Junya Watanabe MAN kembali bekerja sama dengan New Balance untuk menghadirkan versi 574 “Lost Prototype” yang diperbarui untuk 2026. 574 Lost Prototype direkonstruksi dengan pendekatan modern dan material premium, menawarkan interpretasi baru dari siluet yang berasal dari arsip awal brand lari tersebut.

Model ini menonjolkan kombinasi estetika heritage dan sentuhan kontemporer: garis desain menyeimbangkan akar performa akhir 1980-an dengan kesan lifestyle minimalis era awal 1990-an, menjadikannya alternatif bagi penggemar sneaker bernuansa low-key namun mewah.

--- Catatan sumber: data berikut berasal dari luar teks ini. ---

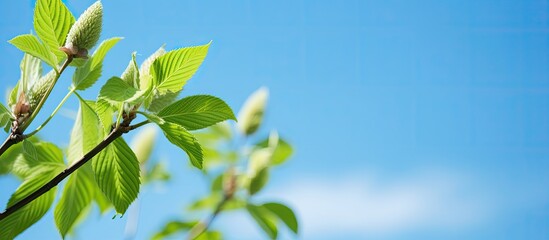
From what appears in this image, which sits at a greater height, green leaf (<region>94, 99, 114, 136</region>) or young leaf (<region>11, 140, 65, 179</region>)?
green leaf (<region>94, 99, 114, 136</region>)

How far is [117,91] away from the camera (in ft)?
3.24

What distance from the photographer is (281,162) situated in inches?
91.0

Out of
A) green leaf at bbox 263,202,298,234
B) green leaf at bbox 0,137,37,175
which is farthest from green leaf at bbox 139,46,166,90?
green leaf at bbox 263,202,298,234

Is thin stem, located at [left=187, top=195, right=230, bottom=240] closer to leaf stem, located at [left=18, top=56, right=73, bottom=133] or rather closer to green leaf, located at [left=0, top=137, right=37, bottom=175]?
green leaf, located at [left=0, top=137, right=37, bottom=175]

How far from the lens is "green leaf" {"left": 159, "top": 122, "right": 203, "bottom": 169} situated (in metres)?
1.03

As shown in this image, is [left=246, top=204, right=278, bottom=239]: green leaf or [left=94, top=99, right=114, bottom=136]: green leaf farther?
[left=246, top=204, right=278, bottom=239]: green leaf

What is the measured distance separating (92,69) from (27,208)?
316 mm

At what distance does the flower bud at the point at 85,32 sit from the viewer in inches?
40.6

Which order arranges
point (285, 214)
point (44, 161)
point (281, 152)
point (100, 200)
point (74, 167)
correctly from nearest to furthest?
1. point (74, 167)
2. point (44, 161)
3. point (100, 200)
4. point (285, 214)
5. point (281, 152)

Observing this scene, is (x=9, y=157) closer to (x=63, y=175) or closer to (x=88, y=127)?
(x=88, y=127)

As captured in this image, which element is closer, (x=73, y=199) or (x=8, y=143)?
(x=8, y=143)

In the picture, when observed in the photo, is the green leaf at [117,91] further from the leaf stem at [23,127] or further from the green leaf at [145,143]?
the green leaf at [145,143]

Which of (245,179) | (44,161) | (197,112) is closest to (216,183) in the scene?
(245,179)

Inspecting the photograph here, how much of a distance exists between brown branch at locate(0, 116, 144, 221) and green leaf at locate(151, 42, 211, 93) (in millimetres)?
88
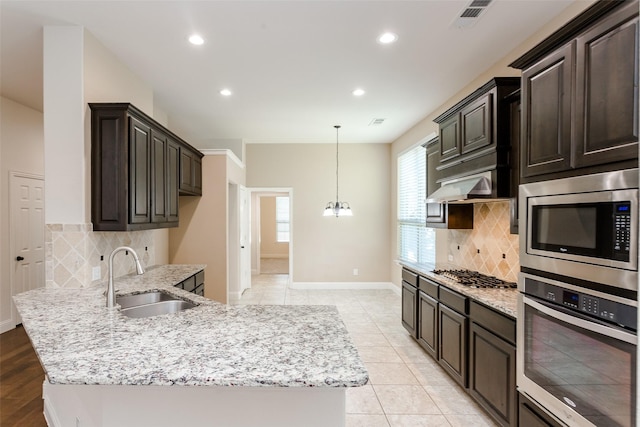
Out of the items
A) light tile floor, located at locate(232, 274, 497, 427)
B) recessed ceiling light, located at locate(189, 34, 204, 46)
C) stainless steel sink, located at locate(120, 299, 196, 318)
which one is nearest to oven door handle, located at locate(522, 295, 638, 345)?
light tile floor, located at locate(232, 274, 497, 427)

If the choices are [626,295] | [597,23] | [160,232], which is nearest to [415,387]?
[626,295]

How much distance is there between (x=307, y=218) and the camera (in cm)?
686

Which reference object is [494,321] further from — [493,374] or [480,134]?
[480,134]

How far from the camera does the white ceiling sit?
2.42m

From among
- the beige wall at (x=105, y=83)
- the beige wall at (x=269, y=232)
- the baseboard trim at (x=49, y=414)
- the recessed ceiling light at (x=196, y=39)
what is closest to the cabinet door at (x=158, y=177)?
the beige wall at (x=105, y=83)

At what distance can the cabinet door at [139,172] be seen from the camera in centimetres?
278

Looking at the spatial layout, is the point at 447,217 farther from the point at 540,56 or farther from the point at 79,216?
the point at 79,216

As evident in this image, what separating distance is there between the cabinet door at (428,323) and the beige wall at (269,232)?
8.29 metres

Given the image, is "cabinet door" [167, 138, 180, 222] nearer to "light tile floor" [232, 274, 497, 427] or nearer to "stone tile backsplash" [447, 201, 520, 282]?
"light tile floor" [232, 274, 497, 427]

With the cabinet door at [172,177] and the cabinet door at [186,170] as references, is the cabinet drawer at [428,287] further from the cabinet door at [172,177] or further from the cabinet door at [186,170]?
the cabinet door at [186,170]

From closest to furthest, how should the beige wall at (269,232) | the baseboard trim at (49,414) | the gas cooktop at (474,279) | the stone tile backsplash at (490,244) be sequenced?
the baseboard trim at (49,414), the gas cooktop at (474,279), the stone tile backsplash at (490,244), the beige wall at (269,232)

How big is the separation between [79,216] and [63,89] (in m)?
1.03

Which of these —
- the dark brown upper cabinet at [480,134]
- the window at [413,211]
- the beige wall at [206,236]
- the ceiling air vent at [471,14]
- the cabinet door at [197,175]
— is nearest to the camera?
the ceiling air vent at [471,14]

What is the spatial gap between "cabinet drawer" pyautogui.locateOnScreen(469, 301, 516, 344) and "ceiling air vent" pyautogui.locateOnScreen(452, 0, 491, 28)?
217cm
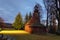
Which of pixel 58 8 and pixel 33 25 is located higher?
pixel 58 8

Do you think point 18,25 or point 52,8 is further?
point 18,25

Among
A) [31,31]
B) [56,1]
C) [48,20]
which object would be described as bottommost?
[31,31]

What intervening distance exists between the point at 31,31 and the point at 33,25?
209 centimetres

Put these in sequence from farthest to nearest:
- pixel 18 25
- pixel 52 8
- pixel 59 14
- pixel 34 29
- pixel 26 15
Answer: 1. pixel 26 15
2. pixel 18 25
3. pixel 34 29
4. pixel 52 8
5. pixel 59 14

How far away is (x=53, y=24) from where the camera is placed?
2181 inches

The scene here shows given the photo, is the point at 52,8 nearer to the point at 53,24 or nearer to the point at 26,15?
the point at 53,24

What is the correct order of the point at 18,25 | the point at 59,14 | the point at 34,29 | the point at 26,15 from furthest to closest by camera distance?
the point at 26,15, the point at 18,25, the point at 34,29, the point at 59,14

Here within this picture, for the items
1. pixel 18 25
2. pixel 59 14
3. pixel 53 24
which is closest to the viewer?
pixel 59 14

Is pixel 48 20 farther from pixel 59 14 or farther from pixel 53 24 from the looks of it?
pixel 59 14

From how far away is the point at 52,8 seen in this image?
119 ft

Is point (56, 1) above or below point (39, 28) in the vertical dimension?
above

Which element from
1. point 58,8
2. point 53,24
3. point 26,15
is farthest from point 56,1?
point 26,15

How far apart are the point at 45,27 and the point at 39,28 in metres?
3.02

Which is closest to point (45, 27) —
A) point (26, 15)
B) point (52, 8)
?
point (52, 8)
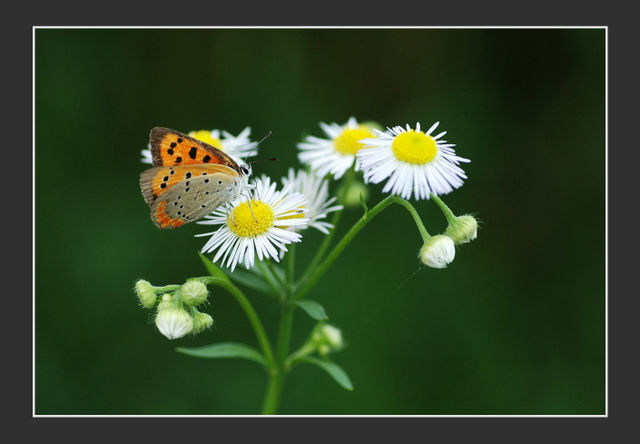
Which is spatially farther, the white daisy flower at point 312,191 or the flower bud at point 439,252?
the white daisy flower at point 312,191

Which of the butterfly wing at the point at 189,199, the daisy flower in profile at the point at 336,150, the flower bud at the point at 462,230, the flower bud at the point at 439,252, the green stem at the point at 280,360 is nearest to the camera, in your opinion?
the flower bud at the point at 439,252

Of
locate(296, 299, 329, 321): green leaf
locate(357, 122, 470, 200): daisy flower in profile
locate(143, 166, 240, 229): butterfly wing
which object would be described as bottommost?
locate(296, 299, 329, 321): green leaf

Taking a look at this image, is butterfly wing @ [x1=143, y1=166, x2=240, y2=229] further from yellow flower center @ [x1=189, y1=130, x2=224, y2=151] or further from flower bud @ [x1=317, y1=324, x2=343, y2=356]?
flower bud @ [x1=317, y1=324, x2=343, y2=356]

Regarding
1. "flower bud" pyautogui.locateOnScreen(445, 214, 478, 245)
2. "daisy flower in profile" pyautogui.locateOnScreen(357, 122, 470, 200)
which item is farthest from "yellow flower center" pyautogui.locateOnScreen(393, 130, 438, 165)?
"flower bud" pyautogui.locateOnScreen(445, 214, 478, 245)

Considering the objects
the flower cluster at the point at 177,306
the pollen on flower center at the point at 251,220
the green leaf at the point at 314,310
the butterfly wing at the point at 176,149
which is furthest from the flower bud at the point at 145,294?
the green leaf at the point at 314,310

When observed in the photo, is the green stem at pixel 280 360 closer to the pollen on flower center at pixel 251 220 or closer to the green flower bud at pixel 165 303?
the pollen on flower center at pixel 251 220

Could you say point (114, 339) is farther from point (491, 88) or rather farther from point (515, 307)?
point (491, 88)

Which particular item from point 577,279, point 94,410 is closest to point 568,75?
point 577,279
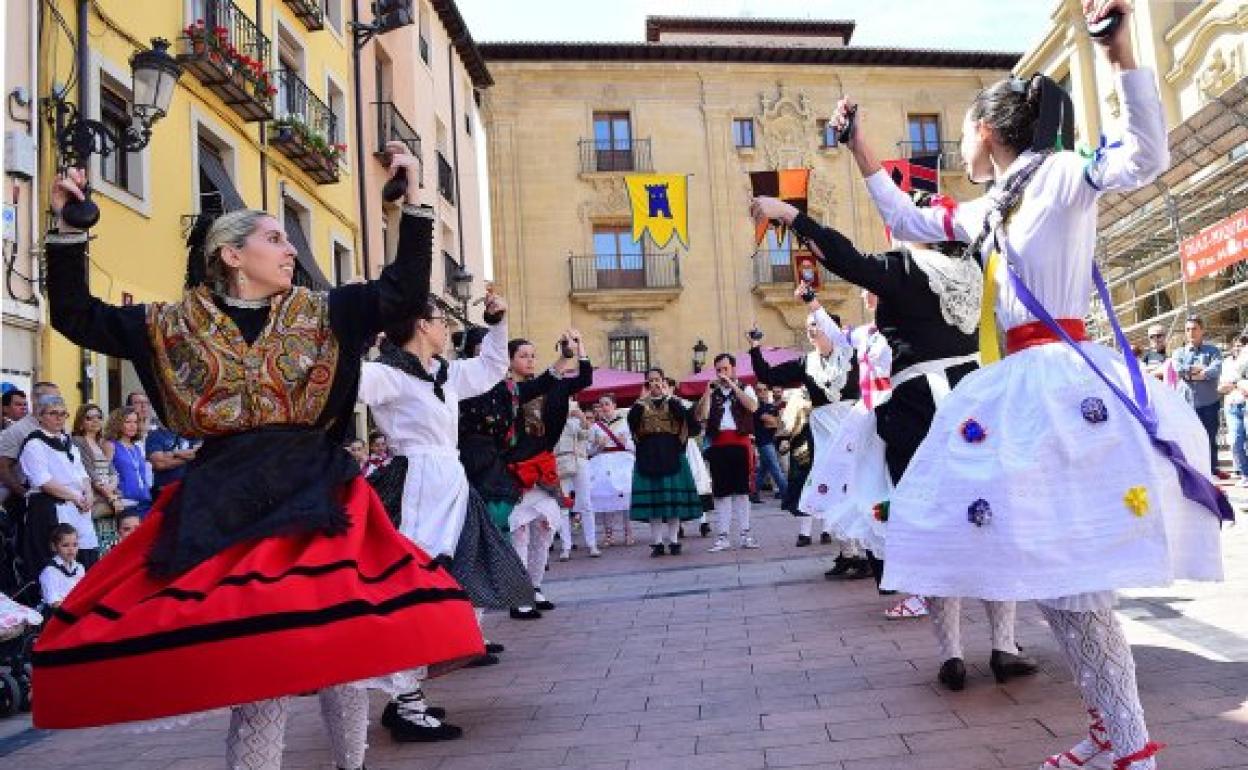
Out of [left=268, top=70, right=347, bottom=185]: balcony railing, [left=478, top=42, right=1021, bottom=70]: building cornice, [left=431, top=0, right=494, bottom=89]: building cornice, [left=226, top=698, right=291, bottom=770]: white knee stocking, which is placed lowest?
[left=226, top=698, right=291, bottom=770]: white knee stocking

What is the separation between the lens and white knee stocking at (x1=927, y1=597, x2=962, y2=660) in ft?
14.5

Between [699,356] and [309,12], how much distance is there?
15.7 meters

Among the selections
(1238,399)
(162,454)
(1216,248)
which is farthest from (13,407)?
(1216,248)

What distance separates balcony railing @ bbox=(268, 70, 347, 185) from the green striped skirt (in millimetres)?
7895

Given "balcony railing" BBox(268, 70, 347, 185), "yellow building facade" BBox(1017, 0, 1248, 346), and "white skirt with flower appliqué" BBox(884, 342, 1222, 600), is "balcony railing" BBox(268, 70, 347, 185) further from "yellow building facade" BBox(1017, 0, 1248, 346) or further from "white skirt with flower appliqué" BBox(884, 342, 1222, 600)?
"white skirt with flower appliqué" BBox(884, 342, 1222, 600)

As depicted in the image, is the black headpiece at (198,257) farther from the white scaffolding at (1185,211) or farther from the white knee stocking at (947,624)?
the white scaffolding at (1185,211)

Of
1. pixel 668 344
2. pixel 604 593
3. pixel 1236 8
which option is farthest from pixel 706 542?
pixel 668 344

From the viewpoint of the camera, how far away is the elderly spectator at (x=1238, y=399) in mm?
11836

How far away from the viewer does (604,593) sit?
28.3 feet

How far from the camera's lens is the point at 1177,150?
19.2m

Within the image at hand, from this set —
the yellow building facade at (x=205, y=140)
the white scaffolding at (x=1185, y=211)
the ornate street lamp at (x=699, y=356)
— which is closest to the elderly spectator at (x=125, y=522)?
the yellow building facade at (x=205, y=140)

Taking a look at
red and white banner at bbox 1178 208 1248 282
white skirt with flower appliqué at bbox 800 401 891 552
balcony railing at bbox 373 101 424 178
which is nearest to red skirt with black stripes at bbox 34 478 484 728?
white skirt with flower appliqué at bbox 800 401 891 552

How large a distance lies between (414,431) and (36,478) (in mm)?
3570

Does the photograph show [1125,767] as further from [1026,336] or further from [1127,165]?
[1127,165]
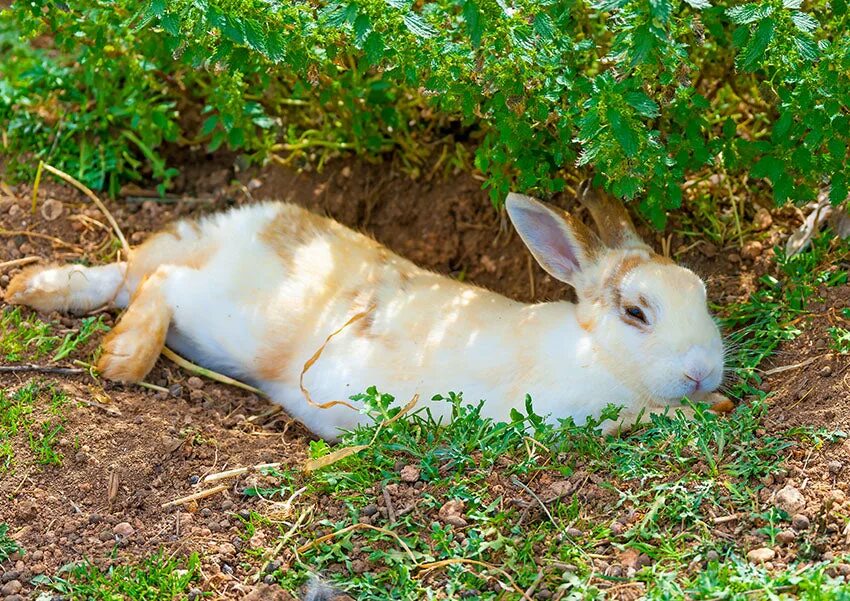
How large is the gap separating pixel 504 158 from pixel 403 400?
968 mm

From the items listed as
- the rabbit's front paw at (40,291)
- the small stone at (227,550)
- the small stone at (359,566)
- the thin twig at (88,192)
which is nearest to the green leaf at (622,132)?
the small stone at (359,566)

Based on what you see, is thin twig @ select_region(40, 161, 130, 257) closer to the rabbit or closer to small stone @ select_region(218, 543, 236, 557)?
the rabbit

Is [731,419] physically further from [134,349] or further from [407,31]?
[134,349]

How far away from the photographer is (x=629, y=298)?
407 centimetres

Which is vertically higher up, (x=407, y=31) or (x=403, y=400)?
(x=407, y=31)

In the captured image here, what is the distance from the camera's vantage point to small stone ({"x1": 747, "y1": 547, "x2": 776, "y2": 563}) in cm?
313

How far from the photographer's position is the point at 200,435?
4.11 m

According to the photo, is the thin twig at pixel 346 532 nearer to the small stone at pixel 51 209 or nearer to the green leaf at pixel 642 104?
the green leaf at pixel 642 104

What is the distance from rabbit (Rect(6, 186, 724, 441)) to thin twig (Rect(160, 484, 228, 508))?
59 cm

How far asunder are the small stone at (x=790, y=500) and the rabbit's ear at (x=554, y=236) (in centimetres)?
127

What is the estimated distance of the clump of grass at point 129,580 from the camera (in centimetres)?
325

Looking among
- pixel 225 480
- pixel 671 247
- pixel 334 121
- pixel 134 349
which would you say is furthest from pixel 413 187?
pixel 225 480

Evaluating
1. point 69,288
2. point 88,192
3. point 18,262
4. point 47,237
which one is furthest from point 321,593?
point 88,192

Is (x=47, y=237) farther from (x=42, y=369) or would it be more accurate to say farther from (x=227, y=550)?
(x=227, y=550)
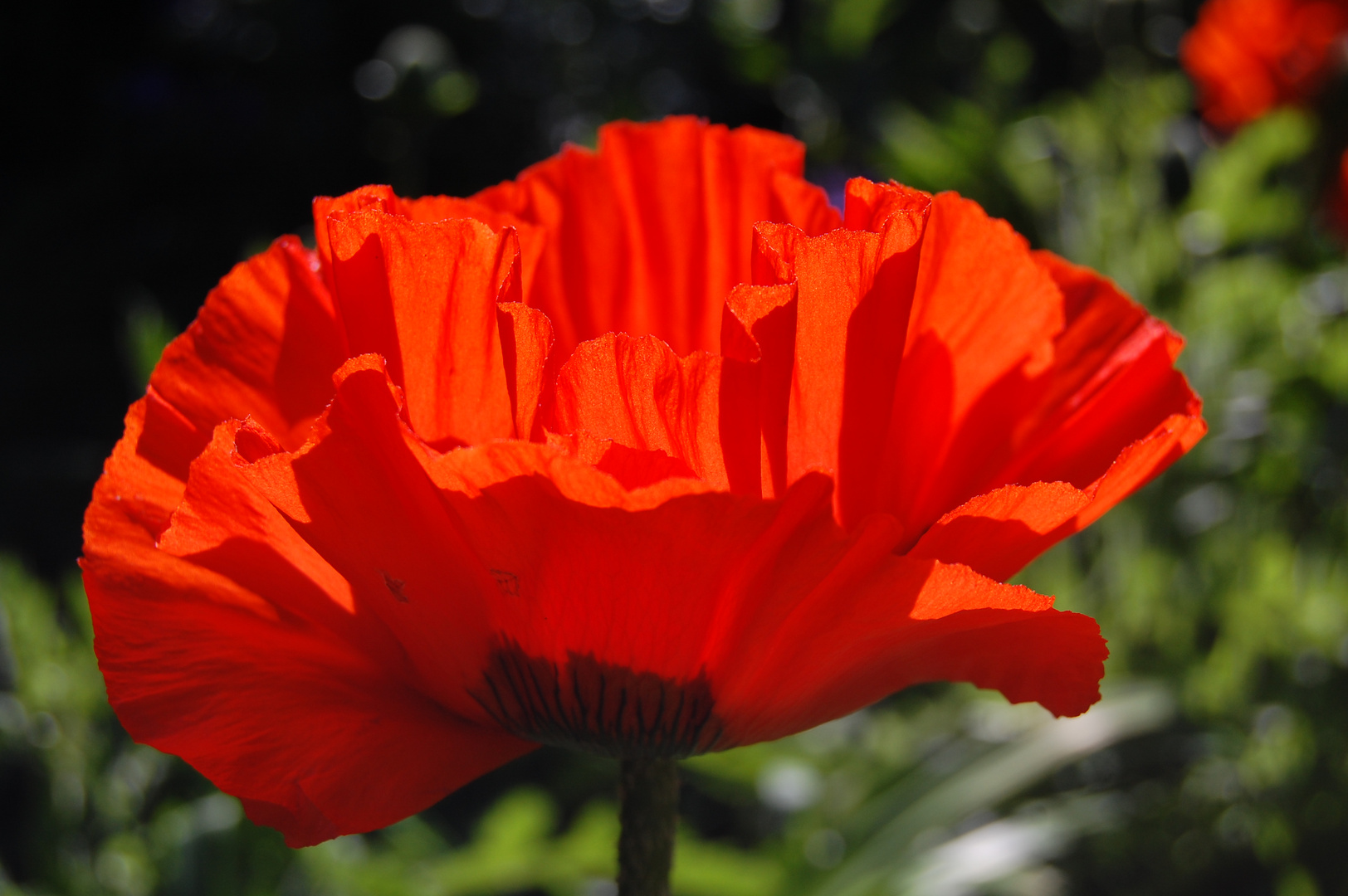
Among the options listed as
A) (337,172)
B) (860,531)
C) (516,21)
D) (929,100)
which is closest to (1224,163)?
(929,100)

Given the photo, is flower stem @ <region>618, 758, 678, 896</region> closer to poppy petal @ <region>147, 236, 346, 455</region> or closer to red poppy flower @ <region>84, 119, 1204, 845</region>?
red poppy flower @ <region>84, 119, 1204, 845</region>

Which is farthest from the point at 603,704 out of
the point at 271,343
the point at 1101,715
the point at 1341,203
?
the point at 1341,203

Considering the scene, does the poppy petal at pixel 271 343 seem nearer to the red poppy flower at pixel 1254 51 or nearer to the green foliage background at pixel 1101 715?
the green foliage background at pixel 1101 715

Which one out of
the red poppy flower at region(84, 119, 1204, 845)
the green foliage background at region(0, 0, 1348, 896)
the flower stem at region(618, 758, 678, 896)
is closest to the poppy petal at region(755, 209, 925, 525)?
the red poppy flower at region(84, 119, 1204, 845)

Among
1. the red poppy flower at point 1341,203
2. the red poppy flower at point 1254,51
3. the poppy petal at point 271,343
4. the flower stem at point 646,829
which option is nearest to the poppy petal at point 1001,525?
the flower stem at point 646,829

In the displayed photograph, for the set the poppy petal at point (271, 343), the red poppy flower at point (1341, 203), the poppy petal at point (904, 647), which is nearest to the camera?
the poppy petal at point (904, 647)

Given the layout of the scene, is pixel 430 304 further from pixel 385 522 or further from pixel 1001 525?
pixel 1001 525

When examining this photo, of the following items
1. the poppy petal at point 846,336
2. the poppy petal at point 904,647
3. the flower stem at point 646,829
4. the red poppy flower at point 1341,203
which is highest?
the red poppy flower at point 1341,203
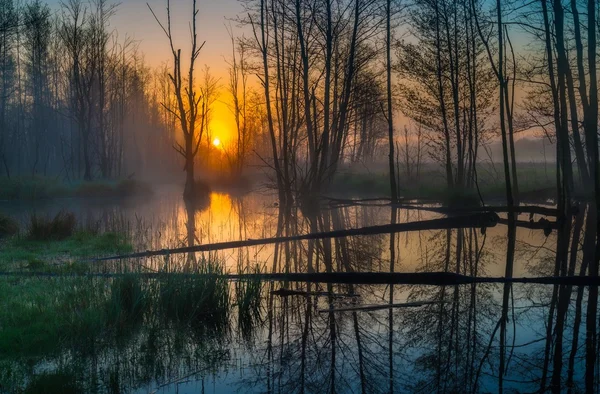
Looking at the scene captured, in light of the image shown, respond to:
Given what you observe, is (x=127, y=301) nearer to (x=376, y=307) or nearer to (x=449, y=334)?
(x=376, y=307)

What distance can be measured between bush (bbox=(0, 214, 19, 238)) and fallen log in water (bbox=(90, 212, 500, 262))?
5.24 meters

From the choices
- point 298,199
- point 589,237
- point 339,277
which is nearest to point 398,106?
point 298,199

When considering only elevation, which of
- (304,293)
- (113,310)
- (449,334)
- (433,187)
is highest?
(433,187)

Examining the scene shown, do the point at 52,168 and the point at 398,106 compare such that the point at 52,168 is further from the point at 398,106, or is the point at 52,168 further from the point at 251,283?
the point at 251,283

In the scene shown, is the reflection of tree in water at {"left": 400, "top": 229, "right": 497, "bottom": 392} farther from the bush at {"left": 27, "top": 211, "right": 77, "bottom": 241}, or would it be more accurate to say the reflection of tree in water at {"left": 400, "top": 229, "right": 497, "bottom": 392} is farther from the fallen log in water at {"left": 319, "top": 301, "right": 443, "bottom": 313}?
the bush at {"left": 27, "top": 211, "right": 77, "bottom": 241}

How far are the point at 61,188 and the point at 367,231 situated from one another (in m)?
22.7

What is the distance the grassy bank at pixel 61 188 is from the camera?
1096 inches

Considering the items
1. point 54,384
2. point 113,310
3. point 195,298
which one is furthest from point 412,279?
point 54,384

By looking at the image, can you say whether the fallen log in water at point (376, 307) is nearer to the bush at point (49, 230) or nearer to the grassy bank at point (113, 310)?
the grassy bank at point (113, 310)

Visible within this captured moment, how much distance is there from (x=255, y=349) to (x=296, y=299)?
1729mm

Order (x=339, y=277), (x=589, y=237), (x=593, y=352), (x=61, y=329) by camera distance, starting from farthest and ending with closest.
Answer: (x=589, y=237) < (x=339, y=277) < (x=61, y=329) < (x=593, y=352)

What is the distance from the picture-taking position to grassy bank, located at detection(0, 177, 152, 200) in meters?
27.8

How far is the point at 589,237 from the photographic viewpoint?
41.5 ft

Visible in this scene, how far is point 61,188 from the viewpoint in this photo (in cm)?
3036
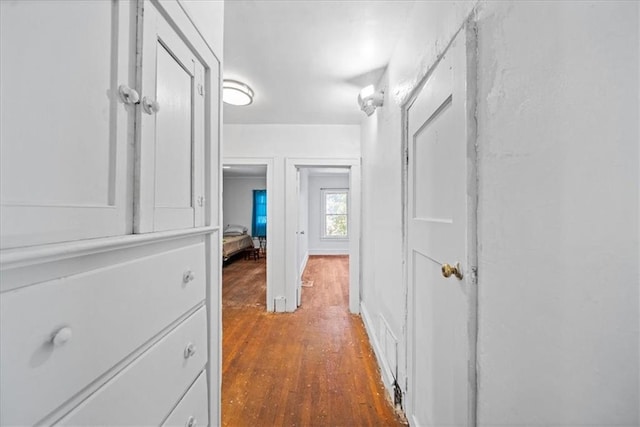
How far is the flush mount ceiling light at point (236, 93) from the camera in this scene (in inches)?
89.9

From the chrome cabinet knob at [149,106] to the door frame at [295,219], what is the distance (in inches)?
97.9

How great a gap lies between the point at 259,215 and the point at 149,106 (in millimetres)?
6975

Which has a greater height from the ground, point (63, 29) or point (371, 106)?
point (371, 106)

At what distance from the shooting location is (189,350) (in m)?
0.93

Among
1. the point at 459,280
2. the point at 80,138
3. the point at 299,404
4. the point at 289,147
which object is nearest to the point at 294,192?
the point at 289,147

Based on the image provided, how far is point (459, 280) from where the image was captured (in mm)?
→ 928

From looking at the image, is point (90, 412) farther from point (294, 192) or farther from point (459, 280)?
point (294, 192)

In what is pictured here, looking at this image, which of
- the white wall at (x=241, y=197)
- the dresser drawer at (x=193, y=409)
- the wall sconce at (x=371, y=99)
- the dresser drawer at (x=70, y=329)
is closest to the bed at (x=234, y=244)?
the white wall at (x=241, y=197)

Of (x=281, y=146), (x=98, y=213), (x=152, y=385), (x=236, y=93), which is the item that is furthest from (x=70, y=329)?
(x=281, y=146)

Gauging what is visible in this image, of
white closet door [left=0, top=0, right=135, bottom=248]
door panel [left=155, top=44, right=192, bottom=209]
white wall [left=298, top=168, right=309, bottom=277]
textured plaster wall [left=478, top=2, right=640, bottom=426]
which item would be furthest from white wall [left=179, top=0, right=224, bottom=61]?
white wall [left=298, top=168, right=309, bottom=277]

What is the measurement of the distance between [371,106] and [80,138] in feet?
6.39

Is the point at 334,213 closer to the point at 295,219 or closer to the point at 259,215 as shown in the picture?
the point at 259,215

574 Lost Prototype dalam Sorotan Publik
Desain “Lost Prototype” awalnya muncul sebagai sampel internal yang terlupakan dalam arsip New Balance. Dalam susunan kronologis produksi, model ini mengisi fase eksperimen antara M576 yang dirilis pada 1988 dan versi M574 yang akhirnya dikenal luas pada awal 1990-an. Sebelum reissue ini, model tersebut sempat dirilis sangat terbatas sebagai sneaker lifestyle pada 2017.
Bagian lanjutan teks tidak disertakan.